Stored items:
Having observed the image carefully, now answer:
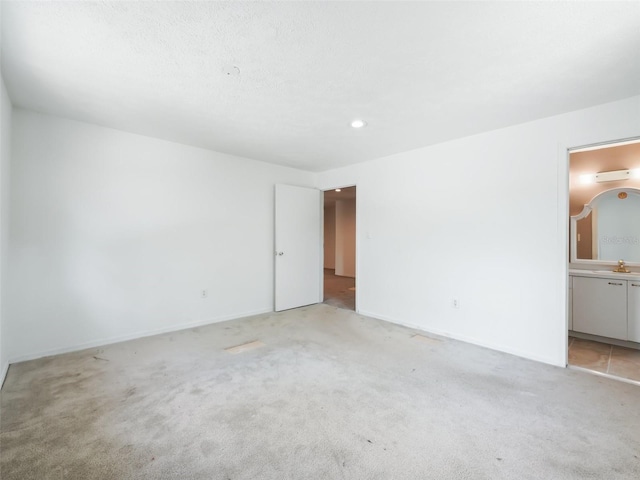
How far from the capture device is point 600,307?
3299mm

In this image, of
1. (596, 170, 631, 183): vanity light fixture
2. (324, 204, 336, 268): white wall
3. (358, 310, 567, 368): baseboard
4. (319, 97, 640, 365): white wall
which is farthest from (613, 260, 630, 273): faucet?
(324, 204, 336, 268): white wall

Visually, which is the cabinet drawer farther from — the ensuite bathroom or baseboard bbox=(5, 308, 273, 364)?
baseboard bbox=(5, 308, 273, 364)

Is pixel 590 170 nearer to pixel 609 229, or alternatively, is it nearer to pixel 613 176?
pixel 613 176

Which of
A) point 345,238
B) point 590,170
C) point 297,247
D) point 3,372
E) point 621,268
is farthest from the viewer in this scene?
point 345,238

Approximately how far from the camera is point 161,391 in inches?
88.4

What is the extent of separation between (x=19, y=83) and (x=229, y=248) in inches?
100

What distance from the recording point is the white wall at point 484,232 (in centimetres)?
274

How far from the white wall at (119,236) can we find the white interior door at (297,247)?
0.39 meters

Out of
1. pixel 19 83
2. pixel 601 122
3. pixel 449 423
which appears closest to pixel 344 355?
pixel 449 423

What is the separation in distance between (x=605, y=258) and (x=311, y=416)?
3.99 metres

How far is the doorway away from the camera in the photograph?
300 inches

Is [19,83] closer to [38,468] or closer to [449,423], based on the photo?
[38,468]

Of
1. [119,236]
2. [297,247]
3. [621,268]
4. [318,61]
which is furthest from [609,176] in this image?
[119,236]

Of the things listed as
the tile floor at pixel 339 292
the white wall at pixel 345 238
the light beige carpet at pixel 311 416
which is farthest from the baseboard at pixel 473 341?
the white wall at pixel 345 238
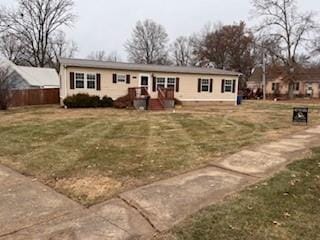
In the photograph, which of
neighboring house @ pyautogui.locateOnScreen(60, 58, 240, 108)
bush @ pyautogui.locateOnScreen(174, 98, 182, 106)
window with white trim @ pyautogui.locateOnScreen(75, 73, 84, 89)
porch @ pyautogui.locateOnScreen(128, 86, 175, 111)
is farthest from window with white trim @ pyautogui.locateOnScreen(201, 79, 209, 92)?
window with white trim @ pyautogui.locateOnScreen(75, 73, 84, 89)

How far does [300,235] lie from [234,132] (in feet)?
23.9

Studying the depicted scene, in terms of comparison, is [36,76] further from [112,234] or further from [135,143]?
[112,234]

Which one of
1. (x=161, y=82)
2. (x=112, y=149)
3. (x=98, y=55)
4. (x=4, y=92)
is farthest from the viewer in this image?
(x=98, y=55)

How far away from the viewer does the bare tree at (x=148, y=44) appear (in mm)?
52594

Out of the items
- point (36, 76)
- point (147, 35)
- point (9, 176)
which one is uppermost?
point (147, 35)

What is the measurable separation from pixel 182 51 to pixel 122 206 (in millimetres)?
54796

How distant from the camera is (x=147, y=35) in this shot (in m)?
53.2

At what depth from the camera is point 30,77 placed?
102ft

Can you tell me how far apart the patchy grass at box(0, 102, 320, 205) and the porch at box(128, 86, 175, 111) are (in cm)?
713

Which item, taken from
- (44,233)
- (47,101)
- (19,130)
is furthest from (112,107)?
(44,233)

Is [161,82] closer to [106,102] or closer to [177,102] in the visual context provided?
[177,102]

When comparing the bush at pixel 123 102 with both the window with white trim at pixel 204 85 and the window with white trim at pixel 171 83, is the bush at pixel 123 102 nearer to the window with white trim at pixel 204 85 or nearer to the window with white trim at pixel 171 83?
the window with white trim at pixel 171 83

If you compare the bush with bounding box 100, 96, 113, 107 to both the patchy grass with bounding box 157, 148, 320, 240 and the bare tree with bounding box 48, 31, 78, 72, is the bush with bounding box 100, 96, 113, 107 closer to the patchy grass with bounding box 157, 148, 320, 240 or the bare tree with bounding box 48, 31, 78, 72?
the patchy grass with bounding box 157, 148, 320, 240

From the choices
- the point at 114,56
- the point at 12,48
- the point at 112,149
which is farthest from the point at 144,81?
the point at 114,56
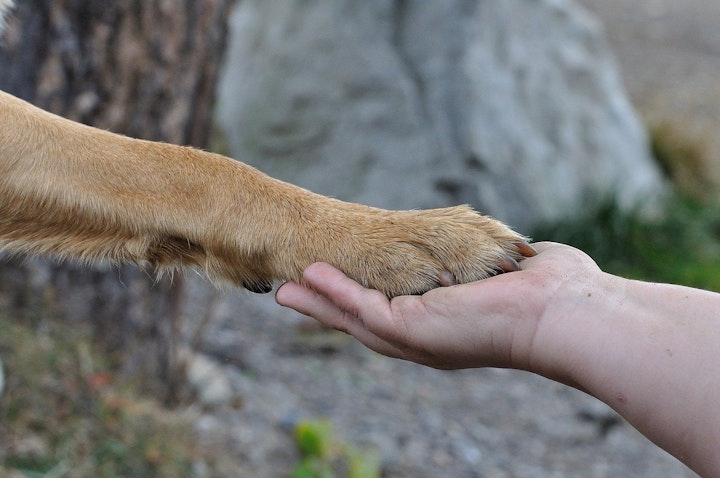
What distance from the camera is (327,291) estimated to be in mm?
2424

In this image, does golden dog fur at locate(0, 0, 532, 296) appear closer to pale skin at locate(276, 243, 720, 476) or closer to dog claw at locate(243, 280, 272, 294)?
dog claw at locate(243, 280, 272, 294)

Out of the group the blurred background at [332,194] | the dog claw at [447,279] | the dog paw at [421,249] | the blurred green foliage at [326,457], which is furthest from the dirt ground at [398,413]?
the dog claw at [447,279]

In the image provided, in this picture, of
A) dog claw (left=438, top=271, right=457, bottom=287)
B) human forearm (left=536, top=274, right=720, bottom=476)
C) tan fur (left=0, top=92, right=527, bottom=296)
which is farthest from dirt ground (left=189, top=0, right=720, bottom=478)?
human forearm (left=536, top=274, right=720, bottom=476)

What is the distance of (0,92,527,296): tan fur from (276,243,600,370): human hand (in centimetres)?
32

==

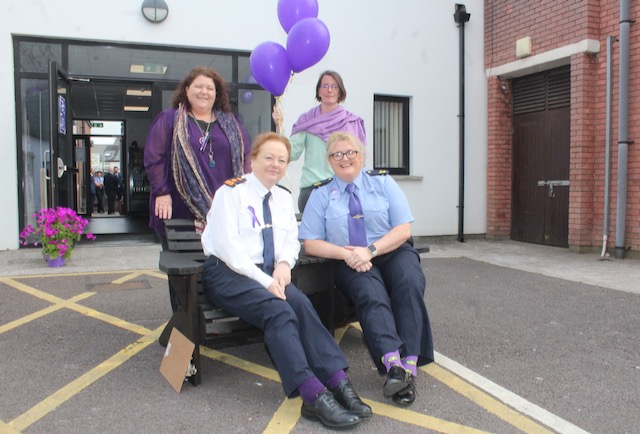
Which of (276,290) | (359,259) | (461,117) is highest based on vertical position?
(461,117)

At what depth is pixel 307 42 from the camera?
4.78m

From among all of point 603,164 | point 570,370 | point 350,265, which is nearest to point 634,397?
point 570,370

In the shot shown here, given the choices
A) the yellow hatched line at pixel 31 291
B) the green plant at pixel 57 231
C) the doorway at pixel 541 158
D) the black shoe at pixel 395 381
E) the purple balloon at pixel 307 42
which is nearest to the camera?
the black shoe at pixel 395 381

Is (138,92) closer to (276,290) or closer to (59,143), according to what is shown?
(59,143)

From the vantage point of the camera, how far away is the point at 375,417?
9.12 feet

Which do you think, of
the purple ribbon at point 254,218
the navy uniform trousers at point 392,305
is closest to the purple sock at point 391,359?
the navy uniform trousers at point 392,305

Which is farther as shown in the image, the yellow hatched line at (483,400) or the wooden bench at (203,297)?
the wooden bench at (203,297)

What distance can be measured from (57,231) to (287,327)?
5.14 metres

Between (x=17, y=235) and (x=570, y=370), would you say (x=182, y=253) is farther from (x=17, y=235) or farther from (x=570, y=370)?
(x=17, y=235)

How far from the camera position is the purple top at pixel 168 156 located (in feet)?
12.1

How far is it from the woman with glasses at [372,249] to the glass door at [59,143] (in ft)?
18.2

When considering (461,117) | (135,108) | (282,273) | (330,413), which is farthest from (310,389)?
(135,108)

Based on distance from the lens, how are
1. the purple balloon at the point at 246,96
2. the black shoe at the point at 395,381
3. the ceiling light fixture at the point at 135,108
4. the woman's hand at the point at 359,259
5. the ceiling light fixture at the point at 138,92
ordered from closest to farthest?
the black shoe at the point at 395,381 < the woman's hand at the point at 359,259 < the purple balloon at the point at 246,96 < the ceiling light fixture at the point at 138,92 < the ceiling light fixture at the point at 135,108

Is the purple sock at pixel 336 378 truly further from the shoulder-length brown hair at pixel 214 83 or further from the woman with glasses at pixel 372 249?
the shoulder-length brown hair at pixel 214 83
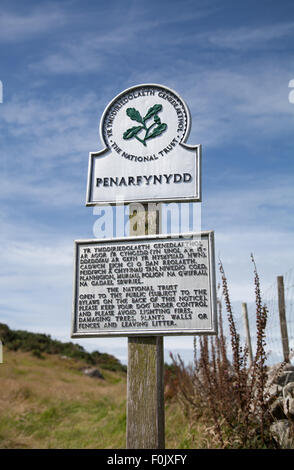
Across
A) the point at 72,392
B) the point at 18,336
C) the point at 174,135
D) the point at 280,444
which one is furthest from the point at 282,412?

--

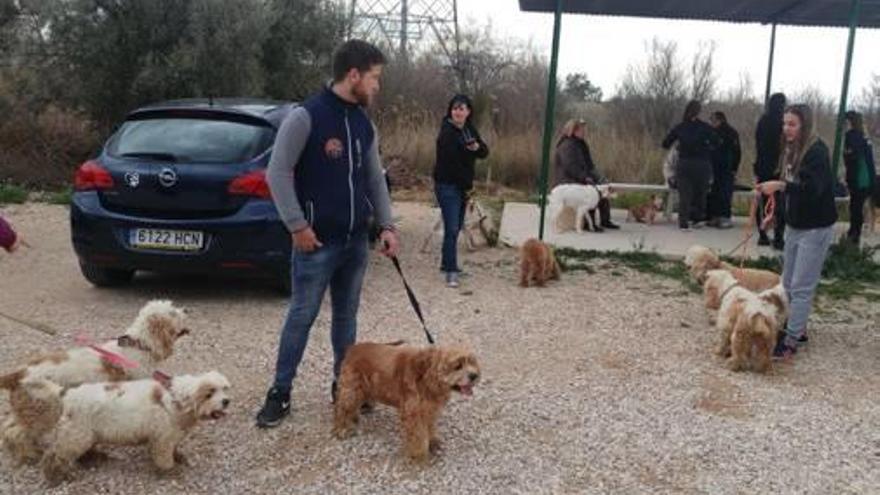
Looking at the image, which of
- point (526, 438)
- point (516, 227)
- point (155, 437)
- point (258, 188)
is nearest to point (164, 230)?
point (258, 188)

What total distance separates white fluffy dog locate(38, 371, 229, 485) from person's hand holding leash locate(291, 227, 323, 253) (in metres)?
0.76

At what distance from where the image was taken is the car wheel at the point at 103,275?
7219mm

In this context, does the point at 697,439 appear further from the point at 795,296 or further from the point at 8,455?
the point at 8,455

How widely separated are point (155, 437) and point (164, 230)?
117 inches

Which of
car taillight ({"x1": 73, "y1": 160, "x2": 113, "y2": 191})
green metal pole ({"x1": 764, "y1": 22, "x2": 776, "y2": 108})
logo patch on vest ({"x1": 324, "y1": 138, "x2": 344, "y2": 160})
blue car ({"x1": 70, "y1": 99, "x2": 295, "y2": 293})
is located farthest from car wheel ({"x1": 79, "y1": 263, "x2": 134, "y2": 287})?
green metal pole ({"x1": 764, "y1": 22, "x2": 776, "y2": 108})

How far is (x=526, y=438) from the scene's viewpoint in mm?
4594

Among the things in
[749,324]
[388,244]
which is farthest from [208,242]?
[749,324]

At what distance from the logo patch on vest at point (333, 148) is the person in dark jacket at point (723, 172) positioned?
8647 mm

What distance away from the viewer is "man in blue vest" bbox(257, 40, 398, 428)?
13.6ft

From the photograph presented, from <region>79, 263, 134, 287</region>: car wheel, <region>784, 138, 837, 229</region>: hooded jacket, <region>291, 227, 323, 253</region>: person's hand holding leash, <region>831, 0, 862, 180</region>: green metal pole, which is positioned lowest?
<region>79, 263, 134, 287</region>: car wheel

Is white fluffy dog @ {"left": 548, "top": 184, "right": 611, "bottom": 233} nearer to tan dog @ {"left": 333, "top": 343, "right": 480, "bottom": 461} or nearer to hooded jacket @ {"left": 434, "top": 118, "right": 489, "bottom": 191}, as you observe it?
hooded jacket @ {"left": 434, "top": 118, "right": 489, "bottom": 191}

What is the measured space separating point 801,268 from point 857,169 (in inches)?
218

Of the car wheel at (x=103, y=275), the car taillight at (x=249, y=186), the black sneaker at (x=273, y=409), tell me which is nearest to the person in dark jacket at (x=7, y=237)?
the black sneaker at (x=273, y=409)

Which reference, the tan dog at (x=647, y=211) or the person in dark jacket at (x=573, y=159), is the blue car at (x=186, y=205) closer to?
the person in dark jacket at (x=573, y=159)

**WHAT IS BEING ASKED**
Rewrite the lines from the line with "In the photograph, which of" through the line with "porch @ pyautogui.locateOnScreen(128, 86, 175, 111)" as a numbered list, leaving out any blank lines.

**ANSWER TO THIS TASK**
1. In the photograph, which of
2. neighboring house @ pyautogui.locateOnScreen(60, 58, 240, 108)
3. bush @ pyautogui.locateOnScreen(174, 98, 182, 106)
4. window with white trim @ pyautogui.locateOnScreen(75, 73, 84, 89)
5. porch @ pyautogui.locateOnScreen(128, 86, 175, 111)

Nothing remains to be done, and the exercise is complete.